▶ _Provided text_:
# Fifth Gear back in September



## transtek

Good news for all us car fans, Fifth Gear is coming back in September with Tiff, Jason, Vicki and a certain Johnny Smith, on Quest (Discovery):thumb::thumb:


----------



## Kerr

The more car shows the better. 

I wonder if they've a new format or just going with the previous format?


----------



## Exotica

Great, C5 have a little gem there.


----------



## slim_boy_fat

Discovery & Dave, two of the channels we can't receive on Freeview because our signal [Bonar Bridge] comes from a repeater(?) transmitter - because of topography, we're at the end of a 'spur' line.  We can get, iirc 27 TV and 15 Radio channels, and that's yer lot, Sir. 

I've asked Freeview if/when they had plans to'upgrade' the transmitter, the unequivocal reply?...."No"

Oh well. I could get it on FreeSat, I suppose....if I remembered.

▶ _Input data_:
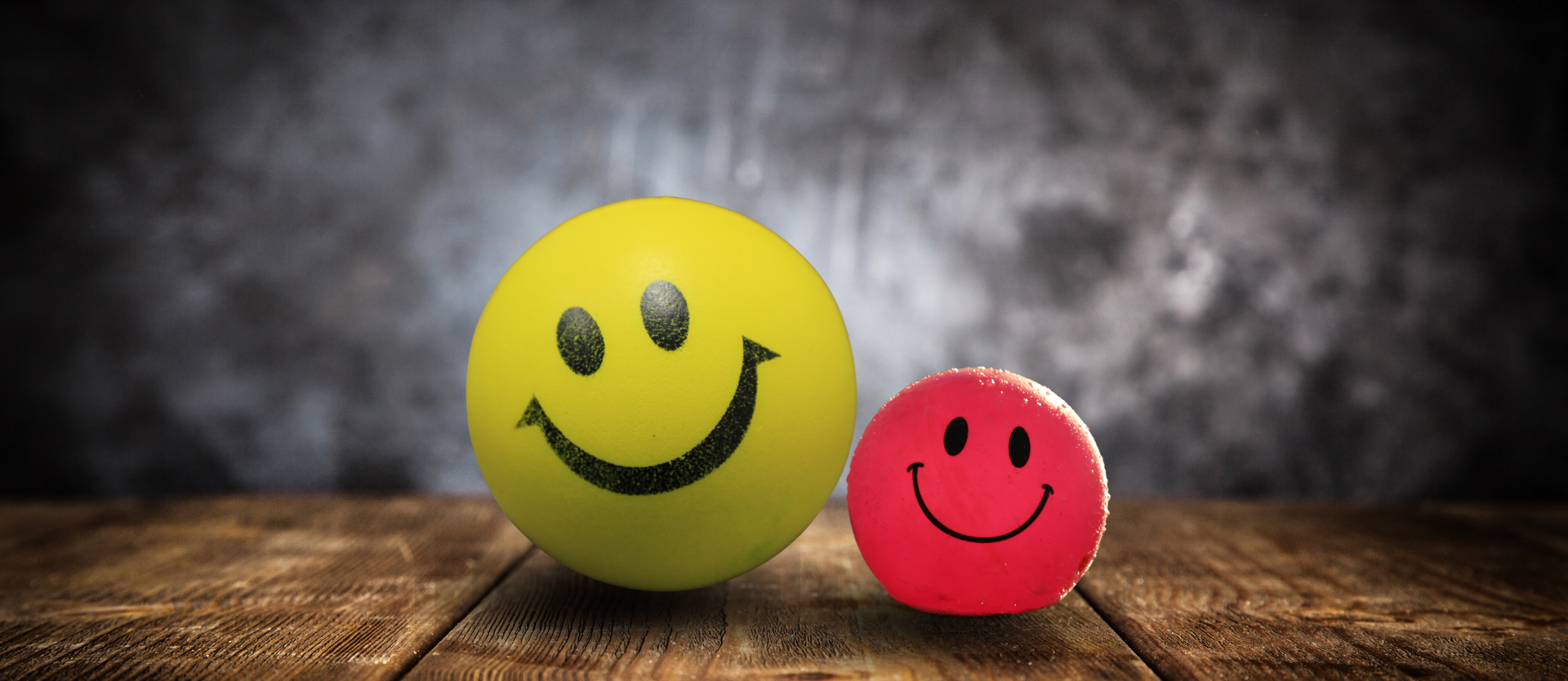 Explorando os Mistérios da Felicidade: Uma Jornada Interior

▶ _Exercise goal_: Can you condense the paragraph beginning "Discovery & Dave, two of the channels" in the Fifth Gear thread above into a single shorter sentence that keeps its main facts?

▶ _Response_: Discovery and Dave can't be received on Freeview in Bonar Bridge, because the local topography puts the area at the end of a "spur" line served by what seems to be a repeater transmitter, which leaves only about 27 TV and 15 radio channels.